Anyway, other possible soft-fork changes that could prevent confirmation of a currently valid transaction include reduction of the block size limit (as Luke has been demanding), imposing a minimum output value (an antispam measure proposed by Charlie Lee), limtiing the number of inputs and outputs, extending the wait period for spending coinbase UTXOs, and many more

I don't think it is the same thing at all. 

Support for legacy files and programs in newer relases of an OS is similar to the "clean fork" approach that I described.  namely, the new software is aware of the old sematics and can use it when required.  Any hard fork must have such backwards compatibilty, because it must recognize as valid all blocks and transactions that were confirmed before the fork.

Backwards compatibility in general is feasible as long as there is a feasible mapping of old semantics to the new infrastructure, and there is no technical or other reason to deny the conversion.    However, that sometimes is impossible; e.g. if an old program tries to access hardware functions that are not accessible in newer hardware, or if the mapping would require decrypting and re-encrypting data without access to the keys.

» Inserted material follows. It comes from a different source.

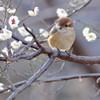 無邪気な春の語らい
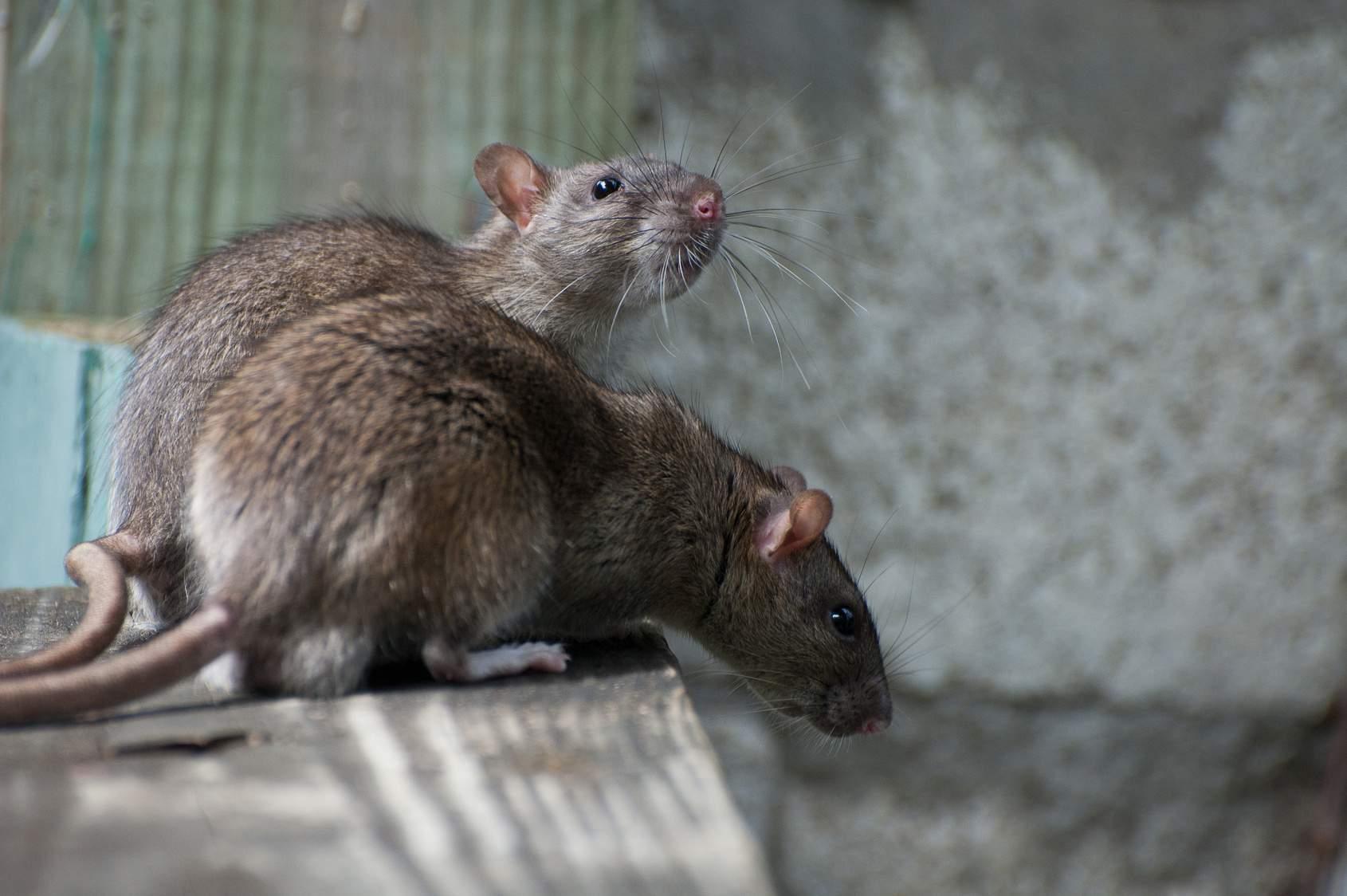 Ratten Im Garten Frisch Ratten Und Mäuse Te Sicher & Rechtskonform Einsetzen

Similar difficulties exist in handling an old transaction that was created before a soft fork but was broadcast only after it, and became invalid under new rules.  The rules must have changed for a reason, so the transaction cannot simply be included in the blockchain as such.   For example, suppose that the change consisted in imposing a strict limit to the complexity of signatures, to prevent "costly transaction" attacks.  The miners cannot continue to accept old transactions according to old rules, because that would frustrate the goal of the fork. 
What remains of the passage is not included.